Have you ever built a smart chatbot, only to find it forgets your conversation after just a couple of messages? You might ask it to analyze some data, then say, “Can you adjust that last calculation?”, but it gets confused because it lost the context. From what I’ve seen, integrating memory to AI agents is the biggest step you can take to move from simple, stateless scripts to building reliable, independent assistants.
When you start building AI agents for real-world use, you quickly realize that intelligence without context doesn’t get you very far. Today, I’ll show you how to build an agent that can remember.
Unpacking Agent Memory
First, it’s important to know that an AI model doesn’t really “remember” anything by itself. Each time you send a prompt, it starts from scratch. To give an agent memory, we need to bring past information into the current conversation.
In the AI ecosystem, we generally divide memory into three distinct categories:
- Short-Term Memory: This is your agent’s immediate context, like a chat history. It helps the agent keep track of a single conversation. But since Language Models (LLMs) have token limits, you can’t put endless chat history into short-term memory without slowing things down or causing errors.
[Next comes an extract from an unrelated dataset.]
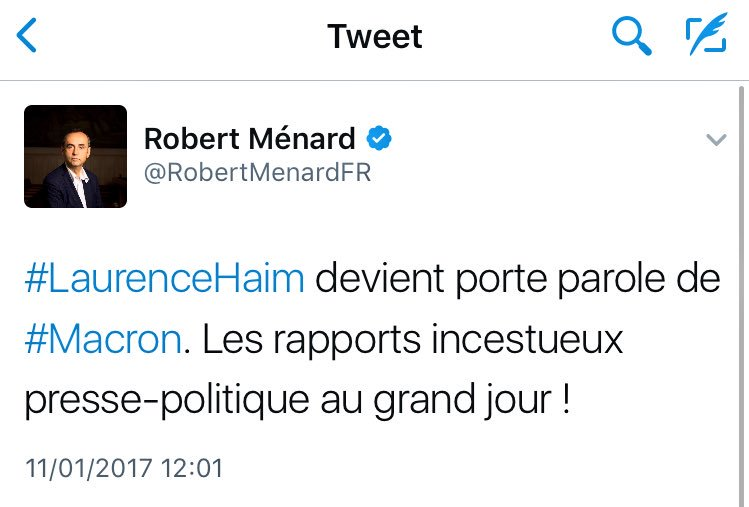 Et l'ancien journaliste de Radio France & patron de 'Reporters sans frontières' devenu maire avec le soutien du FN sait de quoi il parle 😂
- Long-Term Memory: This lets an agent keep information over many days, sessions, or projects. We do this by turning text into numbers, called embeddings, and saving them in a Vector Database.
- Retrieval-Based Memory: This is how the agent finds information. When you ask a question, the agent looks through its long-term Vector Database for useful past details, pulls them out, and adds them to the current conversation before replying.
Integrating Memory into AI Agents: The Practical Implementation
Let’s dive in. We’ll build an agent that can take in facts, save them in long-term memory, and use short-term memory to keep the conversation flowing naturally.
We’ll use Ollama to run a local, open-source model like Llama 3 or Mistral for free. For text embeddings, we’ll use HuggingFace, and for our local vector store, we’ll use ChromaDB.
Prerequisites
Before starting, make sure you have Ollama installed on your computer and run ollama pull llama3. Next, install these Python libraries:
pip install -U langchain langchain-community langchain-core langchain-ollama
pip install -U langchain-huggingface chromadb sentence-transformers
Step 1: Setting up the LLM and Embeddings
First, we need to set up our local LLM and the embedding model that will turn our text into searchable vectors:
from langchain_ollama import OllamaLLM
from langchain_huggingface import HuggingFaceEmbeddings
from langchain_community.vectorstores import Chroma
from langchain_core.documents import Document
# 1. Initialize LLM
llm = OllamaLLM(model="llama3")
# 2. Initialize Embedding Model
embeddings = HuggingFaceEmbeddings(
model_name="sentence-transformers/all-MiniLM-L6-v2"
)Here’s a breakdown of what we did above:
- We imported the Ollama wrapper from LangChain so we can talk to our local Llama 3 model.
- We also imported HuggingFaceEmbeddings. Instead of paying for embeddings, we’re using all-MiniLM-L6-v2, which is a fast and efficient open-source model. It turns sentences into numbers so our database can understand what they mean.
Step 2: Building Long-Term Memory (The Vector Store)
Now, let’s make a database that will store facts for the long term:
# 3. Create Long-Term Memory
memories = [
Document(page_content="The user's name is Aman."),
Document(page_content="Aman's primary programming language is Python."),
Document(page_content="Aman is currently building an AI agent tutorial."),
]
# 4. Store Memories in ChromaDB
vector_store = Chroma.from_documents(
documents=memories,
embedding=embeddings,
persist_directory="./agent_memory_db"
)
retriever = vector_store.as_retriever(search_kwargs={"k": 3})Here’s a breakdown of what we did above:
- We made a list of Document objects. In a real project, this data might come from uploaded PDFs, past user chats, or database records.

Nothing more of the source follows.